Too stupefied to be curious myself, I fastened my door and glanced round for the bed. The whole furniture consisted of a chair, a clothes-press, and a large oak case, with squares cut out near the top resembling coach windows. Having approached this structure, I looked inside, and perceived it to be a singular sort of old- fashioned couch, very conveniently designed to obviate the necessity for every member of the family having a room to himself. In fact, it formed a little closet, and the ledge of a window, which it enclosed, served as a table. I slid back the panelled sides, got in with my light, pulled them together again, and felt secure against the vigilance of Heathcliff, and every one else.
The ledge, where I placed my candle, had a few mildewed books piled up in one corner; and it was covered with writing scratched on the paint.

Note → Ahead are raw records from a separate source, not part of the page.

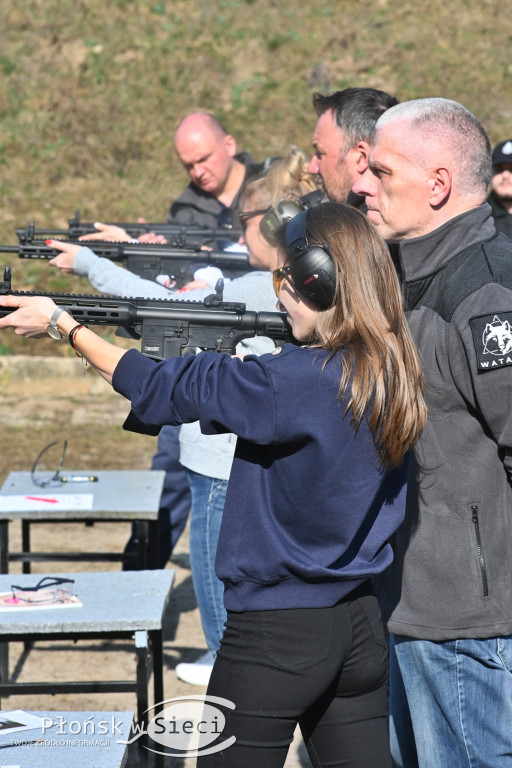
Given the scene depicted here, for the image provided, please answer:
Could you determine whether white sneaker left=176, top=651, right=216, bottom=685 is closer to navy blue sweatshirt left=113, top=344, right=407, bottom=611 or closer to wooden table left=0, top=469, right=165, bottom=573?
wooden table left=0, top=469, right=165, bottom=573

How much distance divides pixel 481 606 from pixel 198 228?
148 inches

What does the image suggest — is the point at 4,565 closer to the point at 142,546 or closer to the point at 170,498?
the point at 142,546

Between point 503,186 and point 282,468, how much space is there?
488 centimetres

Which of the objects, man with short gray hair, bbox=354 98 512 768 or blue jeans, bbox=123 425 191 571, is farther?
blue jeans, bbox=123 425 191 571

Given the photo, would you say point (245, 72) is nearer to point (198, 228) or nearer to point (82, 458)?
point (82, 458)

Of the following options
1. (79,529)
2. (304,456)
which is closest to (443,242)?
(304,456)

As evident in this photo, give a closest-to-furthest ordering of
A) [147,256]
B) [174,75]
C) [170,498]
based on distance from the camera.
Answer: [170,498] → [147,256] → [174,75]

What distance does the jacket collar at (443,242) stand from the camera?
2.32 metres

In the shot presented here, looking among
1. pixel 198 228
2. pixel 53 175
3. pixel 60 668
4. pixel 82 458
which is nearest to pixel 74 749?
pixel 60 668

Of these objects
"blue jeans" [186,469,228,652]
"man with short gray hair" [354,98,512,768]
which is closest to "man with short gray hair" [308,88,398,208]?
"man with short gray hair" [354,98,512,768]

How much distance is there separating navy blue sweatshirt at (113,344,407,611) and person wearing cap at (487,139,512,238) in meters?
4.65

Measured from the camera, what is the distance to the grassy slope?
13.0m

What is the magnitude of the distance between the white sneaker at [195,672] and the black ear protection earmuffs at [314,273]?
2.63m

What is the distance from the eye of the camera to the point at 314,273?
6.54ft
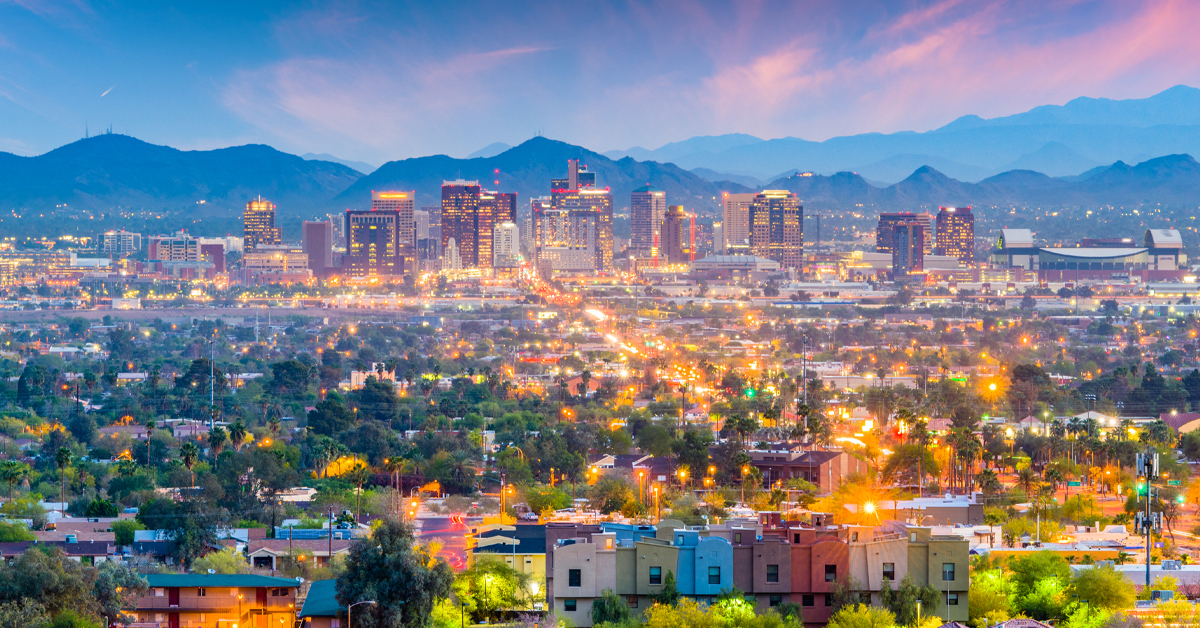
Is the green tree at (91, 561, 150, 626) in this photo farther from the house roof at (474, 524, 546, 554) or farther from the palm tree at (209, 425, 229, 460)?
the palm tree at (209, 425, 229, 460)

This writing, however, was nothing but a name repeated in all kinds of characters, large and small - Catherine Earnshaw, here and there varied to Catherine Heathcliff, and then again to Catherine Linton.
In vapid listlessness I leant my head against the window, and continued spelling over Catherine Earnshaw - Heathcliff - Linton, till my eyes closed; but they had not rested five minutes when a glare of white letters started from the dark, as vivid as spectres - the air swarmed with Catherines; and rousing myself to dispel the obtrusive name, I discovered my candle-wick reclining on one of the antique volumes, and perfuming the place with an odour of roasted calf-skin. I snuffed it off, and, very ill at ease under the influence of cold and lingering nausea, sat up and spread open the injured tome on my knee. It was a Testament, in lean type, and smelling dreadfully musty: a fly-leaf bore the inscription - 'Catherine Earnshaw, her book,' and a date some quarter of a century back. I shut it, and took up another and another, till I had examined all. Catherine's library was select, and its state of dilapidation proved it to have been well used, though not altogether for a legitimate purpose: scarcely one chapter had escaped a pen-and-ink commentary - at least the appearance of one - covering every morsel of blank that the printer had left. Some were detached sentences; other parts took the form of a regular diary, scrawled in an unformed, childish hand. At the top of an extra page (quite a treasure, probably, when first lighted on) I was greatly amused to behold an excellent caricature of my friend Joseph, - rudely, yet powerfully sketched. An immediate interest kindled within me for the unknown Catherine, and I began forthwith to decipher her faded hieroglyphics.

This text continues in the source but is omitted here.